Een bijzonder gevaarlijke oefening die tot het hathayoga-stelsel behoort. Ze bestaat uit het inhouden van de adem door de mond te sluiten en de neusgaten dicht te houden met de vingers van de rechterhand. Wie deze ademhalingsoefeningen, van welke aard ook, probeert te doen zonder deskundige begeleiding van een echte adept, stelt zich aan grote fysiologische gevaren bloot; de beoefening ervan is, tenminste in de eerste paar graden, aan alle chela’s van werkelijk occulte of esoterische scholen verboden. De chela van een werkelijke meester van wijsheid zal er geen behoefte aan hebben deze hathayoga te beoefenen, behalve in zeldzame gevallen en om bijzondere redenen, want de esoterische training is helemaal gericht op het ontwikkelen van de vermogens en krachten van de innerlijke god en niet op het verwerven van onbeduidende en vaak misleidende vermogens van lagere orde, die nu en dan door het volgen van de fysiologische en fysieke hathayoga-oefeningen worden verkregen.
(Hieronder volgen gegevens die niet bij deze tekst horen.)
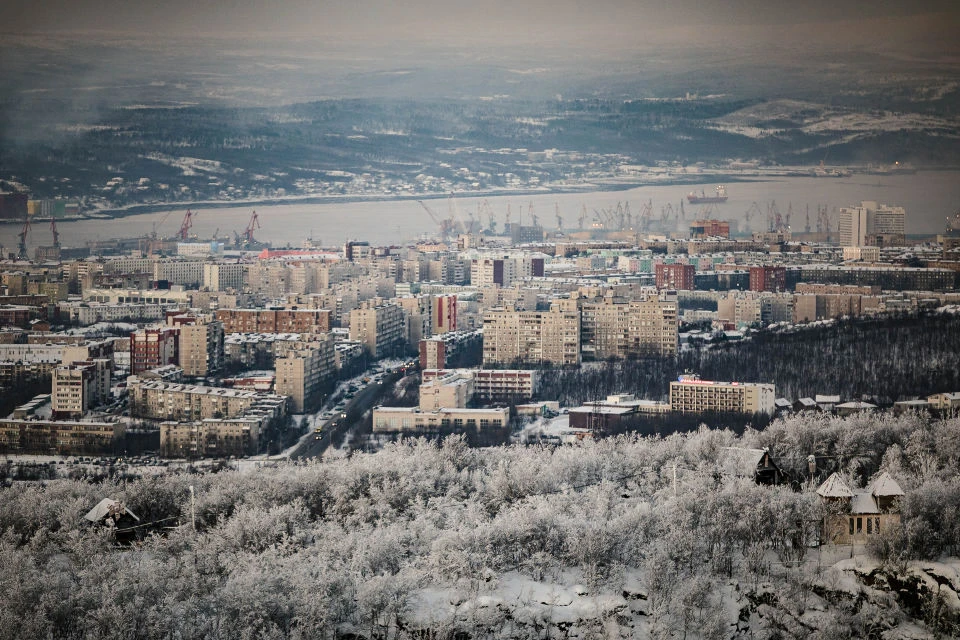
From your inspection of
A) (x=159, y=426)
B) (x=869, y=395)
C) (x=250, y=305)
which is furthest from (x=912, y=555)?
(x=250, y=305)

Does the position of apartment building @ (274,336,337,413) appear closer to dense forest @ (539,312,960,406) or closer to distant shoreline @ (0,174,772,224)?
dense forest @ (539,312,960,406)

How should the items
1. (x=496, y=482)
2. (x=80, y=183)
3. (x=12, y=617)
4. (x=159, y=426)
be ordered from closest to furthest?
(x=12, y=617) < (x=496, y=482) < (x=159, y=426) < (x=80, y=183)

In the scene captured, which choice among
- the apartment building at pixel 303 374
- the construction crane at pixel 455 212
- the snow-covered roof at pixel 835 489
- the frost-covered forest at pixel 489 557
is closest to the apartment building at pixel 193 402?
the apartment building at pixel 303 374

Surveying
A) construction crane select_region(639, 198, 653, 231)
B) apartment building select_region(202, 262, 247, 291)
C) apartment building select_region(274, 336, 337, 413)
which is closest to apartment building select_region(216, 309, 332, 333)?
apartment building select_region(274, 336, 337, 413)

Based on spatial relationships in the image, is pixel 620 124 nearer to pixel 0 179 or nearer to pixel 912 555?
pixel 0 179

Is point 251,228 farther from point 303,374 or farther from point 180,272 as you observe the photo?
point 303,374

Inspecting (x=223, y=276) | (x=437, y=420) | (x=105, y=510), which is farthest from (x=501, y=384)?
(x=223, y=276)
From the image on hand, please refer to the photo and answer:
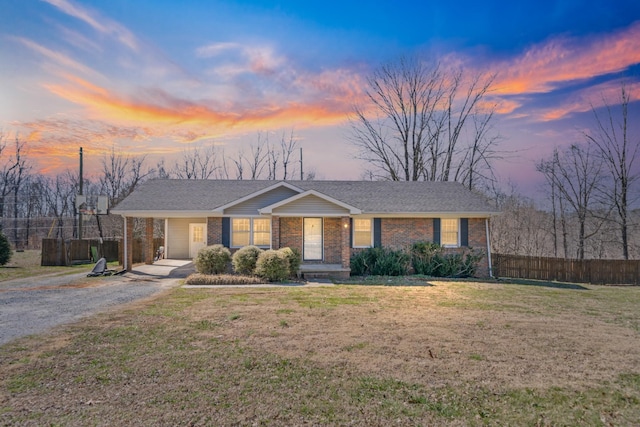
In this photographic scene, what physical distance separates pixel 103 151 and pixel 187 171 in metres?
8.11

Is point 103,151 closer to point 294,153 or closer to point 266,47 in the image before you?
point 294,153

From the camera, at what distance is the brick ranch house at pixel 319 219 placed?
15742 mm

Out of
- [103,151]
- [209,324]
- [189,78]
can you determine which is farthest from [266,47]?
[103,151]

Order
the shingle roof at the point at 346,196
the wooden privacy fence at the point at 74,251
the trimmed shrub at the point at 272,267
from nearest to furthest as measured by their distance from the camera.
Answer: the trimmed shrub at the point at 272,267, the shingle roof at the point at 346,196, the wooden privacy fence at the point at 74,251

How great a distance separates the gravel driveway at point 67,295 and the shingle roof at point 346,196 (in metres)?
3.04

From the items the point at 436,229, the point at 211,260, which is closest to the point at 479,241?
the point at 436,229

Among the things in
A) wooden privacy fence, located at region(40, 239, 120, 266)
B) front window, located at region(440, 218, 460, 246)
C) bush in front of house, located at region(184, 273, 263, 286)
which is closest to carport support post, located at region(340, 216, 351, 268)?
bush in front of house, located at region(184, 273, 263, 286)

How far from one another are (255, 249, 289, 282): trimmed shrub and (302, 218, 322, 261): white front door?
264 centimetres

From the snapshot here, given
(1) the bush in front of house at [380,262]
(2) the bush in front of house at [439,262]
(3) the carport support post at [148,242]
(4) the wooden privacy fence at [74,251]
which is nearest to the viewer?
(1) the bush in front of house at [380,262]

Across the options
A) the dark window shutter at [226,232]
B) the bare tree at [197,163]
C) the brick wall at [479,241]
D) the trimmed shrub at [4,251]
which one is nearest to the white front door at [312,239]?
the dark window shutter at [226,232]

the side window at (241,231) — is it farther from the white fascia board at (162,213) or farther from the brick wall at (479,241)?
the brick wall at (479,241)

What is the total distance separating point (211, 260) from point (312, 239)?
4.54 metres

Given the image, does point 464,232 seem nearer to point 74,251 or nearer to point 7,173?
point 74,251

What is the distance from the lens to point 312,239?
16.6 m
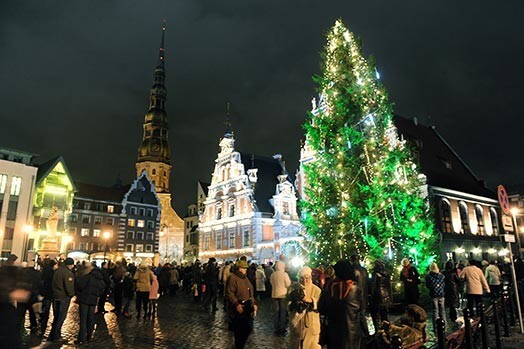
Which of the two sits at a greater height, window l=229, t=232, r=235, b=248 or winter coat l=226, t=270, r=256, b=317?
window l=229, t=232, r=235, b=248

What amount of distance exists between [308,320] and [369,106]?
48.2 feet

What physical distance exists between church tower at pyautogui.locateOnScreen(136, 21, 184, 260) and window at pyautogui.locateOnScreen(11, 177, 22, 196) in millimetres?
37472

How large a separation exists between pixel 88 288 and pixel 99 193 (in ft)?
177

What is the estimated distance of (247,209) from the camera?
4675 centimetres

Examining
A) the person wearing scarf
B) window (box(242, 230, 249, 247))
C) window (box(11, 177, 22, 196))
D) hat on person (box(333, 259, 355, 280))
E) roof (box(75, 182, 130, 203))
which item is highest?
roof (box(75, 182, 130, 203))

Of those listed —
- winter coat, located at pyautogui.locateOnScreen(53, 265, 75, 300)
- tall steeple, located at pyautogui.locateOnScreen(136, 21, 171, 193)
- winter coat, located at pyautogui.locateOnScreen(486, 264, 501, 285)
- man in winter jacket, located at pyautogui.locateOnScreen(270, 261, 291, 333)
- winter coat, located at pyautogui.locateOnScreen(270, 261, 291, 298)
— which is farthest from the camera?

Kundalini of kundalinisakti (Sanskriet)

Een term waarvan de betekenis in essentie ‘rondgaande’ of ‘draaiende’ of ‘spiraalsgewijze’ of ‘kronkelende’ werking, of beter gezegd energie, is, en die een verborgen kracht aanduidt in de samenstelling van de mens. Kundalinisakti is een uitvloeisel van een van de elementale krachten van de natuur. Bij de mens werkt ze in en door zijn aurische ei (zie aldaar), en komt tot uitdrukking in een voortdurende werking bij veel van de meest vertrouwde verschijnselen van het bestaan, zelfs wanneer de mens zich niet ervan bewust is. In haar hogere aspect is kundalini een vermogen of kracht die draaiende of rondgaande wegen volgt en daarbij gedachten en krachten meevoert of overbrengt die uit de hogere triade voortkomen. In abstracte zin is ze bij de mens een van de oorspronkelijke energieën of eigenschappen van de prana’s. Gebrekkige of onverstandige pogingen om in te grijpen in haar normale werking in het menselijk lichaam kunnen gemakkelijk leiden tot krankzinnigheid of tot kwaadaardige of slopende ziekten.